Las dos herculeas figuras desnudas al estilo expresionista salvaje o fauvista, hechas con pedacería de hierro soldada y grotescamente desproporcionadas en su volumetría anatómica. ¿Qué representan ante la desnudez de la sociedad un tanto surreal? Porque no representa a dioses o diosas  clásicas, ni a las Venus y majas renacentistas  o románticas odaliscas y  mucho menos la idiosincrasia del  y la cajemense indígena, mestiza o blanca, que pasamos de una esbelta juventud a una gordura  madura o senil tipo Botero o Juan Soriano.

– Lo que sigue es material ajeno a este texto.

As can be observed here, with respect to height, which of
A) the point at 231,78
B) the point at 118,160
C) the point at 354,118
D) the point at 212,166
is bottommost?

La cajemota, de pronunciadas curvas grotescas cuyo peso recae en una pierna,  que presumo es “La Juventud”, tiene un rostro  de caricatura digital japonesa, como iconos de la nueva cultura pop  estadounidense. El cajemote, representando a “El Jubilo”, cuya pierna carga el peso de él, tiene una anatomía rústica y fea, que parece cuerpo trabajado de gimnasio o sacado de  “La rueda de la Fortuna”,  que me recuerda  el cuadro “La Danza de los hombres desnudos”.

Esta  Instalación conceptual  no es una escultura monumental porque deja mucho que desear por su fealdad escultórica-anatómica imperfecta, de mal gusto y antiestéticas figuras que no nos brindan la emoción de la belleza. Esa belleza de la mujer cajemense y sonorense, por ejemplo, de la cual estamos muy orgullosos y son deleite del turismo que nos visita y debemos de preservar y no crear  un brutalismo femenino y masculino globalizado de la cultura pop gringa o grupera sonorense, que no  aporta nada  al arte  cajemense. Los diseñadores deben de  estudiar más la proporción de la figura humana  y los cánones de la escultura antes de atreverse a crear  una estatua abstracta, estilizada o surrealista para una sociedad híbrida  como la nuestra que tiene sed de obras  de arte.

Creo que ya es tiempo que el Municipio de Cajeme tenga un comité ciudadano encargados  de la imagen estética urbana, integrado por artistas, escultores y arquitectos plásticos (sin políticos ni funcionarios mucho menos los cultureros que están en todos los patronatos) para aprobar o rechazar la construcción de futuras estatuas que tengan  calidad plásticas y estéticas. Solo espero que el próximo monumento del Centenario de Esperanza,  si es que se va a convocar para uno, no sea tan horrible como ésta instalación conceptual de objetos reciclados. 

Hagamos, pues, un gran monumento realista a la BELLEZA de la mujer cajemense  acorde a su idiosincrasia,  anatomía, fisonomía y forma de ser. Si tuviera autoridad, desmantelaba las tres figuras principales para hacer, de perdida, otra fuente urbana, en una región sin agua, dejando  la válvula montada en un tripié piramidal de hierro, volteaba su brazo al sur e instalaba una bomba para el chorro de agua vertical y horizontal  dejando caer la misma  por las piedras a un espejo de agua.